OBJECTIVE -> Return verbatim the stretch from the line containing "Which is positioned" through the end of the entries, inclusive.

━━━━━━

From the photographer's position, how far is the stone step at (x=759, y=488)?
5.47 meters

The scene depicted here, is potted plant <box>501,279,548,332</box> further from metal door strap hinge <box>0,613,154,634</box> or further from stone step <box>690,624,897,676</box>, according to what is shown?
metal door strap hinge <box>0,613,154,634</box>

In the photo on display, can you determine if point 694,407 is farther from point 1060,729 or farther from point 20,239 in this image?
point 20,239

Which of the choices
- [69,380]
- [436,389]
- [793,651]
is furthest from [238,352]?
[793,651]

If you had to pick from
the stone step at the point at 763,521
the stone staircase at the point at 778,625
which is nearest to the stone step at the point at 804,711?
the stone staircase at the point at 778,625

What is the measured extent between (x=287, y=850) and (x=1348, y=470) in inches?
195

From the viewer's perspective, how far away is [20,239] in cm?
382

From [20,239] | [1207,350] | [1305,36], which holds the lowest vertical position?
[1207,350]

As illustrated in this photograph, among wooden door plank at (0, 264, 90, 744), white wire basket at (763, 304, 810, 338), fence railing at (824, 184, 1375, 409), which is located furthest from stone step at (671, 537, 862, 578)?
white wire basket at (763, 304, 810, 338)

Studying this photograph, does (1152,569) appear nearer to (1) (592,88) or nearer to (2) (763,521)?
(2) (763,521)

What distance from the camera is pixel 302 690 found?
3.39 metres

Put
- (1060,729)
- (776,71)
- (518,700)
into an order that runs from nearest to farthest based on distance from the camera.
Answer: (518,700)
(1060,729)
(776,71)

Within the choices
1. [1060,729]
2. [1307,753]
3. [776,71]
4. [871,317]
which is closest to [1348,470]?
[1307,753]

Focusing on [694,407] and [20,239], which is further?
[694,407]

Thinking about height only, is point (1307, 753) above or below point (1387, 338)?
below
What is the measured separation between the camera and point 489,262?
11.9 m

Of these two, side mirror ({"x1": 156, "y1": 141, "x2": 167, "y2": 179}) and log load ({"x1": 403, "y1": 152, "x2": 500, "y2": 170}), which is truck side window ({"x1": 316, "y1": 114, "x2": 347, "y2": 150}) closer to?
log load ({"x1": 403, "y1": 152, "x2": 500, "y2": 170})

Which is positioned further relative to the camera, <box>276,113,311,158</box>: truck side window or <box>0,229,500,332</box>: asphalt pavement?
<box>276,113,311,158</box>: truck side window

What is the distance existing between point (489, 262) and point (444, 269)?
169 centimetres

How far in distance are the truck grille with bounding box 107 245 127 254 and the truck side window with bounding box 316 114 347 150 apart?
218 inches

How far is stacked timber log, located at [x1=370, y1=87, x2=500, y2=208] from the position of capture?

━━━━━━

PROBLEM SOLUTION ->
Which is positioned further relative to the camera, <box>276,113,311,158</box>: truck side window or <box>0,229,500,332</box>: asphalt pavement?
<box>276,113,311,158</box>: truck side window

What is the distance existing between point (489, 262) and point (444, 269)?
169 centimetres

How far in distance are the truck grille with bounding box 107 245 127 254 and the truck side window with bounding box 316 114 347 150 apart?
218 inches

How far is stacked timber log, located at [x1=370, y1=87, x2=500, y2=208] from the position of capture?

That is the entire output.